One more thing worth flagging. The five-minute runtime isn't accidental. Hero films at this length typically generate eight to twelve derivative cuts for social, and Adidas now has roughly six weeks of content from a single shoot. Every behind-the-scenes clip, every Chalamet aside, every Messi-and-Bad-Bunny back-and-forth is a separate post that all link back to the same campaign.

That's a meaningfully cheaper way to feed the always-on social feed than commissioning twelve separate spots, and it's another reason the ratio in this campaign tilts toward the long-form film. The math only works because the cast carries enough off-screen interest to sustain the trickle. Adidas isn't the only brand thinking this way for the tournament. NMS covered Fox and Indeed's $50K Times Square cube buy as another example of squeezing weeks of content out of one production day.

The unfair advantage Adidas didn't earn

Adidas got lucky with timing. Chalamet leaning into the joke around the launch ("I know football, not soccer," he says in promo materials) is doing more work for the brand than the brand could have written.

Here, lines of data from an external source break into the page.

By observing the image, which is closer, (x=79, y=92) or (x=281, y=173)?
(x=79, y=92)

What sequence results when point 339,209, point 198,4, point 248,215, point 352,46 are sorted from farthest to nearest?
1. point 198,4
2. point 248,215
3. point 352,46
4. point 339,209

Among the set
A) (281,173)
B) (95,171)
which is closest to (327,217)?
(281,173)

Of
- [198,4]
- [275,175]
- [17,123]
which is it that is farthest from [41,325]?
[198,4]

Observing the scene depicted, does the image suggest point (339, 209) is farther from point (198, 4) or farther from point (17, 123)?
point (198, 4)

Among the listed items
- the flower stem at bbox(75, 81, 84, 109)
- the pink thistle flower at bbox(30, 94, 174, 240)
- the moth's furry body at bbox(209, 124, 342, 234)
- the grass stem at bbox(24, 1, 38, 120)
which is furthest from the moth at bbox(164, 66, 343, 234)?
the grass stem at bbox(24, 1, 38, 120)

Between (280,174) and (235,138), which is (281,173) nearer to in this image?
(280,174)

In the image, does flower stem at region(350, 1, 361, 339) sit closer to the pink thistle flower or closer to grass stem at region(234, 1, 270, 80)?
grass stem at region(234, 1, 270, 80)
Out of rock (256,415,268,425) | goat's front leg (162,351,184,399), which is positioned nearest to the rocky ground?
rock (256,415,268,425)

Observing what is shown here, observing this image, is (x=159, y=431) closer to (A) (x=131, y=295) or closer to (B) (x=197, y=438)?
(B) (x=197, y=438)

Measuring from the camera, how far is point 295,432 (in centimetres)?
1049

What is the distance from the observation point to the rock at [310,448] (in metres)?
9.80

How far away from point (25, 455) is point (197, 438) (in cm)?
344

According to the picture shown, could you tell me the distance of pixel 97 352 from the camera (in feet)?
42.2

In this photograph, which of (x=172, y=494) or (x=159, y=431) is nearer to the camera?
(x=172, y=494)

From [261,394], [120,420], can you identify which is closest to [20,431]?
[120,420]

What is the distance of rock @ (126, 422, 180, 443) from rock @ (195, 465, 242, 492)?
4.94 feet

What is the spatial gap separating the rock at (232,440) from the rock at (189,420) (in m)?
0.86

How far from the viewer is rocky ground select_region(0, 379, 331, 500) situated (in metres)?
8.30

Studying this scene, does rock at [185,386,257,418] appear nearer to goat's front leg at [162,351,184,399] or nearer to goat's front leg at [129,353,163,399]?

That kind of fit between the talent's persona and the campaign's joke is the rarest thing in celebrity casting, and from what I've seen it shows up in maybe one campaign a year across the entire industry.

So if you're sitting in a brief room debating whether to spend big on a celebrity, the test isn't "do they have reach." It's whether their off-camera personality writes another scene the agency didn't have to script. If the answer is no, you're paying for a billboard. If the answer is yes, you're buying a story machine for the next quarter of social posts.

Backyard Legends paid off because Adidas got the second one. Most brands that reach for a Chalamet are going to get the first one, and they're not going to realize the difference until the campaign is already in market.